Saturday, May 16, 2020

Global typeclass coherence (Principles 3, Scalaz Files)

In Scalaz, we provide at most one typeclass instance per type throughout your whole program, and we expect users to preserve that invariant. For that type, there should be no way to get two incompatible instances. This is global coherence, and is required to make Scala programs using implicits for typeclasses understandable and maintainable.

If you want a different instance for the “same” type when working with Scalaz, the answer is always to start with a different type first. Then you can define your incompatible instance for the same structure, but on the different type, preserving coherence. Scalaz’s @@ type tags or the underlying existential newtype mechanism are convenient, flexible ways to get these “different” types.

It’s not surprising that “new type” as a solution to this problem comes from Haskell, as Haskell too depends on global coherence. While we can’t get all the benefits from coherence that Haskell does, what remain is sufficient to justify this seemingly non-modular rule.

The invisible action of implicits in Scala is a serious problem for understanding and maintenance if used in an undisciplined manner. Consider, for example, an incoherent implicit-based design: scala-library’s ExecutionContext.

At any point in the program, the ExecutionContext resolved depends on what variables are in scope. It’s unsafe to move any code that depends on ExecutionContext to some other method, because that set of variables can change, thus changing the behavior of the program. And you can’t determine at a glance whether some code depends on ExecutionContext, so moving any code carries some risk.

You can’t add an ec: ExecutionContext argument anywhere without potentially breaking working code, because it changes that set of variables. It’s only safe to introduce brand-new methods with that argument.

If you are refactoring and suddenly get an error about multiple conflicting ExecutionContexts in scope, you have no help to determine which is the “right” one; you have to figure it out based on the probable intent of the code originally was.

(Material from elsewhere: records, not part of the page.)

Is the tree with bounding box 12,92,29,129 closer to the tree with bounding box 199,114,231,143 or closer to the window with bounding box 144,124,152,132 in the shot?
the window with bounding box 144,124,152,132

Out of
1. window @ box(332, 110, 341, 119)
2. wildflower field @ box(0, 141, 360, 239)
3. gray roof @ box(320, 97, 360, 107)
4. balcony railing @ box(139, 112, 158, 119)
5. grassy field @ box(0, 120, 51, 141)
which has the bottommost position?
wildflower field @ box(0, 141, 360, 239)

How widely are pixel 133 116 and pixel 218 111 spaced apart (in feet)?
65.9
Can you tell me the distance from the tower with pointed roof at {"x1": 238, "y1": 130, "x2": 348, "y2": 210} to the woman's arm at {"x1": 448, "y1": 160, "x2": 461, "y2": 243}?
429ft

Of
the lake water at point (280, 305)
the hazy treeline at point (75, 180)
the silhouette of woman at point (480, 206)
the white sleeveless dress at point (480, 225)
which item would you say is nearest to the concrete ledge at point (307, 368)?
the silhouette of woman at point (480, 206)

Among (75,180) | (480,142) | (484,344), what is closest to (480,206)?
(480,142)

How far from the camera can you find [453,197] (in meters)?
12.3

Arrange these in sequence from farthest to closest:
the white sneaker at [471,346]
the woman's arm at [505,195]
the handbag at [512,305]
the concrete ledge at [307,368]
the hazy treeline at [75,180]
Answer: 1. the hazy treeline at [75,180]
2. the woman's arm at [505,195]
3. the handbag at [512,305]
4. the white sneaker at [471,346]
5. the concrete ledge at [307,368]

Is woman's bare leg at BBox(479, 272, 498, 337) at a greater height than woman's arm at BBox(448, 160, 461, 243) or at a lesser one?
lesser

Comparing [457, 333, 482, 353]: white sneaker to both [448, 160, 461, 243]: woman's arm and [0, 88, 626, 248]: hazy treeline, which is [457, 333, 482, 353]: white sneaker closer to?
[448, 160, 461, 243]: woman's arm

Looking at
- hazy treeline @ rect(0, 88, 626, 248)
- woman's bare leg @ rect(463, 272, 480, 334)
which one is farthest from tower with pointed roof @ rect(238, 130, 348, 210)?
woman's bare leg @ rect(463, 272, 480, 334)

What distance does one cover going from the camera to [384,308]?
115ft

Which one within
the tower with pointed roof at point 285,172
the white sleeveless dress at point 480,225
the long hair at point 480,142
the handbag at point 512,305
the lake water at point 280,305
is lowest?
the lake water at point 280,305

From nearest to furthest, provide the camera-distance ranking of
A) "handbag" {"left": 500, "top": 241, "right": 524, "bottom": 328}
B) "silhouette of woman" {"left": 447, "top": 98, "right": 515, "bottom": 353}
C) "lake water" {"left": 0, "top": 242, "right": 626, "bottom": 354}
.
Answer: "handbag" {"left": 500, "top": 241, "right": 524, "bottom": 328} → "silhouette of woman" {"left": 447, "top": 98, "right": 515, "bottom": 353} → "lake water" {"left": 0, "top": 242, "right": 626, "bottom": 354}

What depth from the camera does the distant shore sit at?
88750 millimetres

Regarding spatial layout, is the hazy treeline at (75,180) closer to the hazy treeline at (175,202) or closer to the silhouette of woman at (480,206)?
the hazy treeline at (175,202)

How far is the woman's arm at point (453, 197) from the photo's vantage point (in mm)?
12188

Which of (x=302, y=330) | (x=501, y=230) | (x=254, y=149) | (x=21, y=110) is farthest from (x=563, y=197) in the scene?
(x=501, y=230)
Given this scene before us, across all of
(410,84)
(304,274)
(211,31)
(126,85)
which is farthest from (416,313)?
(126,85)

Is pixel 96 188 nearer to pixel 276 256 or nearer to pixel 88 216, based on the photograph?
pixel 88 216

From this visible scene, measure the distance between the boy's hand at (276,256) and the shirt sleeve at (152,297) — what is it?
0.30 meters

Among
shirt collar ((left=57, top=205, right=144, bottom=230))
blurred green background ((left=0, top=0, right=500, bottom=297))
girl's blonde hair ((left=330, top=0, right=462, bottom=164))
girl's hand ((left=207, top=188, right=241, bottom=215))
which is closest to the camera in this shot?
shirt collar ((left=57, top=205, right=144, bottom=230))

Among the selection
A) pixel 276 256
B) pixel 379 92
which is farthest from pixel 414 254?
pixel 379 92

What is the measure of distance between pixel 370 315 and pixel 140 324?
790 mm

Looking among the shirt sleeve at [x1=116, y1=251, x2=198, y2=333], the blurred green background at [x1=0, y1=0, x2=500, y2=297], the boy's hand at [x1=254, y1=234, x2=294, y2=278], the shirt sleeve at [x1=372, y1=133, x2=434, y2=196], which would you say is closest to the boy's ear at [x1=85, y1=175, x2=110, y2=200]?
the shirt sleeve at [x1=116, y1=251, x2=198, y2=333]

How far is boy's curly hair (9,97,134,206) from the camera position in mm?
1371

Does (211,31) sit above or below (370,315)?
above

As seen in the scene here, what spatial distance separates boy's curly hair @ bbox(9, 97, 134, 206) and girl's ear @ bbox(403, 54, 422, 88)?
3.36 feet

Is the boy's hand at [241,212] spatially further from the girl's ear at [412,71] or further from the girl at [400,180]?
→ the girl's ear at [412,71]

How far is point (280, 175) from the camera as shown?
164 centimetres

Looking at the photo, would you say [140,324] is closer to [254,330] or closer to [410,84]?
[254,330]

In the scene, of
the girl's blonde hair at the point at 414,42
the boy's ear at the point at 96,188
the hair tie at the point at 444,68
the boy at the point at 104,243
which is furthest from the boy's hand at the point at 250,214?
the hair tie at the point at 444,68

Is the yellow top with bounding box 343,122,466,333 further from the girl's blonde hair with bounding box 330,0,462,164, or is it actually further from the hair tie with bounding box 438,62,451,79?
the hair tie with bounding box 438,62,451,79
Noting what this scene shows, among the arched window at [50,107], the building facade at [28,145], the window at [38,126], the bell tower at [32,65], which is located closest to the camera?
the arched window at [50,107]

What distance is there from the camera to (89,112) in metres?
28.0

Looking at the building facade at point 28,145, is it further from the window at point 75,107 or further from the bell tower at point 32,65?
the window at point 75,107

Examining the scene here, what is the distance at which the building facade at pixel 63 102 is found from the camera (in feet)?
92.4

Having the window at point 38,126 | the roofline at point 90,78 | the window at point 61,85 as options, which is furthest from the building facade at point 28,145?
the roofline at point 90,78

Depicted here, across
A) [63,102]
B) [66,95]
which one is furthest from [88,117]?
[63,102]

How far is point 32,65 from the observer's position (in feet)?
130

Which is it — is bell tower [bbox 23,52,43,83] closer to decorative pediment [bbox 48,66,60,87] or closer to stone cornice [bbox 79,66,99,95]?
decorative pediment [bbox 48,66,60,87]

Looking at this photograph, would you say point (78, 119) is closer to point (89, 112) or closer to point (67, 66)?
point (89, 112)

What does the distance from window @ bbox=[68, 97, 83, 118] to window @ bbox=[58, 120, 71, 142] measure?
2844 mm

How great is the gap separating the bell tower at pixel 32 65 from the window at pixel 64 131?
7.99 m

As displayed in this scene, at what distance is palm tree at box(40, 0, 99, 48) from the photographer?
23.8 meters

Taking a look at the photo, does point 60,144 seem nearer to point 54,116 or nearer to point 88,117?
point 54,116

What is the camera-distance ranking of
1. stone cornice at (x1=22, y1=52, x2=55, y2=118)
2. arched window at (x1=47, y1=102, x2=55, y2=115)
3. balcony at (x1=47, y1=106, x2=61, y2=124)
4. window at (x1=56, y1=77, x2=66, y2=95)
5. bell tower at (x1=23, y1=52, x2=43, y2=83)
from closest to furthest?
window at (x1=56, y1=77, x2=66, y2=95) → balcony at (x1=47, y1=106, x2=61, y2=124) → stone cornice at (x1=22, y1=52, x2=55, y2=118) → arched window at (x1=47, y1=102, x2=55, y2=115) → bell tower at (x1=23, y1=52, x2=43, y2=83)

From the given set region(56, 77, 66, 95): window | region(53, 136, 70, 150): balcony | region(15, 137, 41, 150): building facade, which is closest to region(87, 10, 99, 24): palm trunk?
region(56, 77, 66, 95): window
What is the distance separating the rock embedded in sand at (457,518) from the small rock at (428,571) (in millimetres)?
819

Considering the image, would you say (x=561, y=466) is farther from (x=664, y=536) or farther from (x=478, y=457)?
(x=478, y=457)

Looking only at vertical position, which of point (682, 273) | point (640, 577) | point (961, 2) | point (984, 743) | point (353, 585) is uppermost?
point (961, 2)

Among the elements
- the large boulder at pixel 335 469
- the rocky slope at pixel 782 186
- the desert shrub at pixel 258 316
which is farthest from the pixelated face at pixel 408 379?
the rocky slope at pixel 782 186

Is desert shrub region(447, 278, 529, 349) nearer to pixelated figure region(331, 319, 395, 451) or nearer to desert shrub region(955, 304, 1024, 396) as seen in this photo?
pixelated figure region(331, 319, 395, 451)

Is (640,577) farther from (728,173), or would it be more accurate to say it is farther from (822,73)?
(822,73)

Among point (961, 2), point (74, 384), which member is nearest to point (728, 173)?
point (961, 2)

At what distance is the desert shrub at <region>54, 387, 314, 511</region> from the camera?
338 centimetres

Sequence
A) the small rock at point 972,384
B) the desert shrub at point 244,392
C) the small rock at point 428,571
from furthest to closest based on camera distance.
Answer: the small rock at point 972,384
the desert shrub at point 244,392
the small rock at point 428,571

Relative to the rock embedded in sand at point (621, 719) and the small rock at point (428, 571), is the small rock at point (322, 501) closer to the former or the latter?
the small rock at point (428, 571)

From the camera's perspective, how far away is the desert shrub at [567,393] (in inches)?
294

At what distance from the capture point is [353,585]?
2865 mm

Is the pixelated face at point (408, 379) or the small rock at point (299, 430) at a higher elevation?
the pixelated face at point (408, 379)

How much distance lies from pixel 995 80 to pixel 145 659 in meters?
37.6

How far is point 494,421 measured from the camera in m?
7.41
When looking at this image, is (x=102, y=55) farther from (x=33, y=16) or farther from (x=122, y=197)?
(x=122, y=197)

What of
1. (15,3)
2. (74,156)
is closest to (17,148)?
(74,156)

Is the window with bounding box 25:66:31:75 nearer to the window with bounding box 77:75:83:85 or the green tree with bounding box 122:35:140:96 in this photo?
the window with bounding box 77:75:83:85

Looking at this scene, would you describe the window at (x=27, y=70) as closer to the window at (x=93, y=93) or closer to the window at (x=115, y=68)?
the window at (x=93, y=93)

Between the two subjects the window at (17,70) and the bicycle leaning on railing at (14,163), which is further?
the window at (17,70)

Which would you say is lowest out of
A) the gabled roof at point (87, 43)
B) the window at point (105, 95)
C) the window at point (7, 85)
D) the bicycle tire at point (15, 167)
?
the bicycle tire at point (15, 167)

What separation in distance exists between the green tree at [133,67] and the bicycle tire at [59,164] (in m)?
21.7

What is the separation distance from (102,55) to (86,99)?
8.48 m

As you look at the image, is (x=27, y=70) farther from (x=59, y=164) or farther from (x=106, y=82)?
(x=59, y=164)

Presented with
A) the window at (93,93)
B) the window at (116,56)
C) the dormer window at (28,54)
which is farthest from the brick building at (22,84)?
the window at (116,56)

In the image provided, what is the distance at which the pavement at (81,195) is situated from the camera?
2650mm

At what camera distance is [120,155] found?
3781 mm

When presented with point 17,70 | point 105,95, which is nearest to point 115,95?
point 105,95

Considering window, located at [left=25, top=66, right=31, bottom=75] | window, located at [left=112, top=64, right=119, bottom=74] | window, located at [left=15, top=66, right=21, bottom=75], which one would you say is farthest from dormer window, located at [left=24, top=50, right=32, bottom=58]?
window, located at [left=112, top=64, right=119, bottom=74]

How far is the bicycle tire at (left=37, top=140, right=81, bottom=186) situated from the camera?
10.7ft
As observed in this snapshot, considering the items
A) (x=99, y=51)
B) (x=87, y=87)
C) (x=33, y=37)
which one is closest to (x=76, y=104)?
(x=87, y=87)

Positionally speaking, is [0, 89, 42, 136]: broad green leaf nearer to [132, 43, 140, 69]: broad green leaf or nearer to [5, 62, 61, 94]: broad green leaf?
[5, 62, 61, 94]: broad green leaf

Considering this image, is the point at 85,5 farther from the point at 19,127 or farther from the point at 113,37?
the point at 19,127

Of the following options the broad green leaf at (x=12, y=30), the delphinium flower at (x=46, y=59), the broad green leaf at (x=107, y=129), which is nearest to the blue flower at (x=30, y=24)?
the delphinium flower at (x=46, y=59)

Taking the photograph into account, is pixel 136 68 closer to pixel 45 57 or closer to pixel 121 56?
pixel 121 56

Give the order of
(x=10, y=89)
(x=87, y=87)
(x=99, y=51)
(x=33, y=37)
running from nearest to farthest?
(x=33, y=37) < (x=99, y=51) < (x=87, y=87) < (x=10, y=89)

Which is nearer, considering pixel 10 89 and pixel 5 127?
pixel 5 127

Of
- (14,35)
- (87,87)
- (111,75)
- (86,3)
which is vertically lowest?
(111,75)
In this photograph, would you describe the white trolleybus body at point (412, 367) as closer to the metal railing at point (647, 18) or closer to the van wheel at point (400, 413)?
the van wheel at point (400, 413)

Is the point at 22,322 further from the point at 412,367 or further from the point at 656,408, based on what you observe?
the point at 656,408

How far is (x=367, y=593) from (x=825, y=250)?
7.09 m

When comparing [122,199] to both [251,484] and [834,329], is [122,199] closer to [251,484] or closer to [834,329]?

Possibly, none of the options in scope is right.

By contrast, consider Monoid[List[N]], where N might be some type variable in scope. The correct instance depends on the type, not what variables are in scope. So you can add a Semigroup[N] constraint and know the answer won’t change. You can split up the method, or move any of its code anywhere else, and know the answer won’t change. You can even add a Monoid[List[N]] argument to your function, because you know the caller is required to come up with the same instance you were working with before.

You can add or delete constraints as required, because they’re always going to be fulfilled by the same instances. For example, Scalaz’s sorted map K ==>> V doesn’t carry the K comparator around, because we can assume it always depends on K and only on K.

If you ever get an error about multiple conflicting instances, you know there’s always a workable solution: choose one, because they’re the same.

Tools try to help with understanding Scala’s implicit resolution, but they don’t always work. Global coherence is your greatest ally when trying to understand what an implicit resolution is doing by hand: you know that any path to the instance you find is a correct one, and you can then work out why that isn’t being resolved.

Global coherence also lets Scalaz offer a much simpler API. For example, the efficient union of sorted maps requires that the ordering of K used for both is equal. With “local” (read: incoherent) instances, the only safe way to do this is to define a singleton type depending on the ordering, and treat this singleton type as a sort of third type parameter to the map type. If you happen to have built two maps with the same key type where you didn’t use polymorphism to unify their use of that singleton type, too bad, you can’t safely union them. With global coherence, because the instance only depends on K, the simple two-parameter map type is perfectly sufficient, and those maps are easy to union.

The “flexibility” of local instances is not worth it given the constraints of Scala, and Scalaz assumes you won’t be using them when you use its functionality. Define a newtype instead.